> **WHAT THIS TASK INVOLVES**
According to the SpaceVista research summary below, how many videos does the SpaceVista-1M dataset span?

> **EXCERPTED TEXT**

····················

SpaceVista: All-Scale Visual Spatial Reasoning from mm to km
Peiwen Sun, Shiqiang Lang, Dongming Wu, Yi Ding, Kaituo Feng, Huadai Liu, Zhen Ye, Rui Liu, Yun-Hui Liu, Jianan Wang, Xiangyu Yue
2025-10-13
Summary
This research focuses on improving how computers understand the spatial relationships within scenes, like understanding where things are in a room or on a street. It aims to make these systems better at tasks like robotics and self-driving cars, which require a strong understanding of space.
What's the problem?
Currently, teaching computers to understand space is difficult because it relies heavily on detailed 3D scans of indoor areas and a lot of manual labeling of objects. Also, existing methods often struggle to understand scenes at *all* different scales – from recognizing a small object on a table to understanding the layout of an entire city. This leads to systems that work well in one specific environment but fail when things change or are viewed from a different distance.
What's the solution?
The researchers created a new dataset called SpaceVista-1M, which contains over a million questions and answers about spatial relationships in over 38,000 videos across different scales. They built this dataset using a semi-automated process to reduce the need for manual labeling. They also developed a new model, SpaceVista-7B, that’s designed to handle information at different scales and learn progressively, avoiding conflicts between different types of spatial knowledge. The model uses scale as a key piece of information to help it understand the scene.

····················

> **DATA PROVIDED**
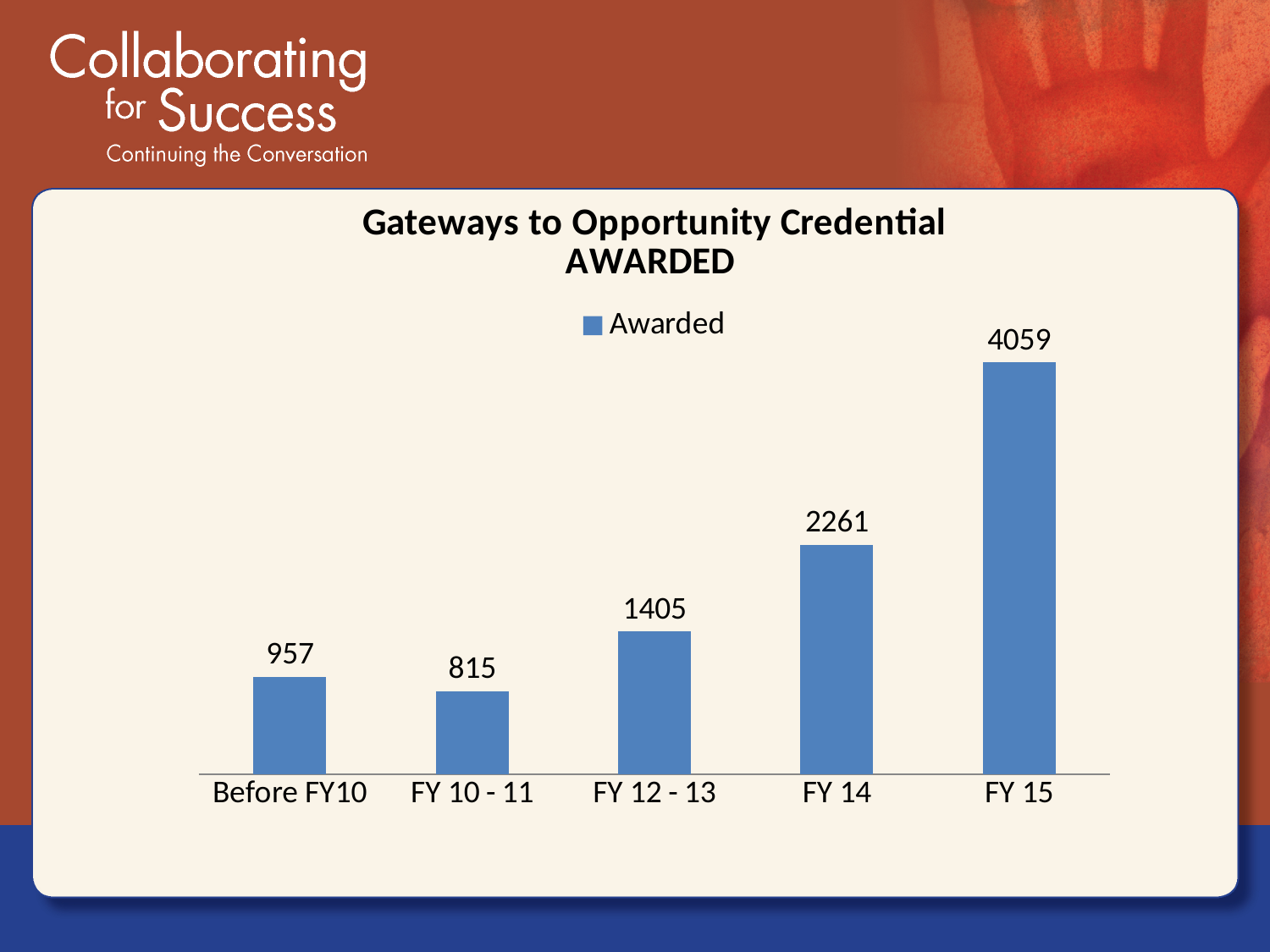
What is the difference between the values for Before FY10 and FY 10 - 11? 142 What is the title of the chart? Gateways to Opportunity Credential AWARDED What kind of chart is shown? bar chart How many categories are shown on the x axis? 5 Which category has the highest value? FY 15 Which category has the lowest value? FY 10 - 11 What is the difference between the values for FY 15 and FY 14? 1798 What value is shown for Before FY10? 957 Which is larger, the value for FY 14 or the value for FY 12 - 13? FY 14 What value is shown for FY 15? 4059 How many series does the legend list? 1 What value is shown for FY 12 - 13? 1405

····················

> **EXERCISE ANSWER**
Over 38,000 videos.